La deuda de Guatemala se ha septuplicado en un periodo de tan solo dos décadas, en la actualidad la prioridad financiera es el pago de esos compromisos internacionales, dejando a la población sin oportunidad de tener acceso a los satisfactores básicos que toda sociedad necesita.

Seis gobiernos endeudaron al país de tal forma que será imposible cancelar la deuda, para finales de 2020 la misma alcanzó 21,467 millones de euros. En la actualidad la cifra se ha incrementado significativamente debido al argumento de no poder cumplir los compromisos frente a la enfermedad del Covid 19, que implican adquisición de medicinas, vacunas y equipo.

La cifra que se debe, creció de manera irresponsable, siendo el gobierno de Jimmy Morales el que mas se endeudó.
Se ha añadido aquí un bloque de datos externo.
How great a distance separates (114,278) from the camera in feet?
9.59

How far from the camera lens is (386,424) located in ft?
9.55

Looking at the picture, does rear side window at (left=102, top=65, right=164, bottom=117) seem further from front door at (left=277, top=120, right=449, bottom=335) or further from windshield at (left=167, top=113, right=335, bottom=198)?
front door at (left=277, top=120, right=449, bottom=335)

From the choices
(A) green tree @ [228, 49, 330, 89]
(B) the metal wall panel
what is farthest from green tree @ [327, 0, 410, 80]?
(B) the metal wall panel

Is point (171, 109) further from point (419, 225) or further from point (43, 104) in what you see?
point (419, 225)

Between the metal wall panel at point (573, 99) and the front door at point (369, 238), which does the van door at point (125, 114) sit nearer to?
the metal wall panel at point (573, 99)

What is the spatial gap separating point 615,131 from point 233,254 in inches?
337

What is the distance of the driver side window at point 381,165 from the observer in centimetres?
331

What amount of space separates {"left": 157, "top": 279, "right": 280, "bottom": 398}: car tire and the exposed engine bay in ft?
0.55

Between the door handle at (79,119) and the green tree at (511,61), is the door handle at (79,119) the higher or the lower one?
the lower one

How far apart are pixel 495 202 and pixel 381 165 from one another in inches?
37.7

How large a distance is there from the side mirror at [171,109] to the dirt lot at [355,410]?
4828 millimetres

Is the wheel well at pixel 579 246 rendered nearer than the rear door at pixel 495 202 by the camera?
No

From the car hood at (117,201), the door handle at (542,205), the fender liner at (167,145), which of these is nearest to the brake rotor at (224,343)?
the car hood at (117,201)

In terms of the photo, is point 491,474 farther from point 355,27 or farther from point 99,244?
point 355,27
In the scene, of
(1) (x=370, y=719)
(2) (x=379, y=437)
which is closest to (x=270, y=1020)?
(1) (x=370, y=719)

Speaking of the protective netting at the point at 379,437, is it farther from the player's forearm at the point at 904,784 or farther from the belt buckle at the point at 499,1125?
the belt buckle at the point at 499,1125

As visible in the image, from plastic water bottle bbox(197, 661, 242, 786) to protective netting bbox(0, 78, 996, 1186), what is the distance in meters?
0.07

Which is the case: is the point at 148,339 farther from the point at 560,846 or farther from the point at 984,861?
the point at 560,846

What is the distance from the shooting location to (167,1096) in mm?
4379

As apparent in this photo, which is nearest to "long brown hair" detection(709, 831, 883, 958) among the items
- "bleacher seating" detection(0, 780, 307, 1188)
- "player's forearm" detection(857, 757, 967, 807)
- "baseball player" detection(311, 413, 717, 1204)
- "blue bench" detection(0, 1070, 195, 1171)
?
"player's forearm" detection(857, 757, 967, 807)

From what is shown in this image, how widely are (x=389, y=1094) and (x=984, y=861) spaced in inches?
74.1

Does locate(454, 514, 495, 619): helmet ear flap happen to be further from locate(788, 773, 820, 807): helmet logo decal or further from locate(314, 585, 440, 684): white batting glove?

Todavía no es posible conocer los datos del actual gobierno, aunque solamente durante el 2020, primer año de gobierno de Giammattei, la deuda se incrementó en un 31.53%, siendo este el año con mayor endeudamiento en las dos décadas.

En los 20 años, la deuda per cápita pasó de Q3,040.00 a Q11,940.00, eso hace pensar que si cada persona que está naciendo ya debe casi Q12 mil, será imposible que algún día se puedan cumplir los compromisos sociales (educación, salud, empleo, vivienda), debido a que se le dará prioridad al pago de la deuda.

La deuda sigue creciendo de manera irresponsable, no hay mecanismos que impidan que se detenga este abuso, a ello se debe sumar que un porcentaje alto de la misma se desvía hacia cuentas particulares como consecuencia de la poca transparencia en el gasto público, sin darle prioridad a la las necesidades nacionales, que eventualmente podrían permitir desarrollo para el país.

Tan solo el día de hoy ha anunciado que adquirirán nuevas vacunas Sputnik, no se debe olvidar lo poco transparente que fue este contrato hace un año, que provocó la muerte de miles de guatemaltecos, que al no poder recibir sus dosis sufrieron las peores consecuencias de la pandemia que tanto afecta.

Fotografía de Simone Dalmasso

Es una lástima que la población solo sea espectadora de este abuso, no hay voces de protesta que detengan el despilfarro que se hace y la forma en que están enterrando los sueños de los guatemaltecos desde que nacen.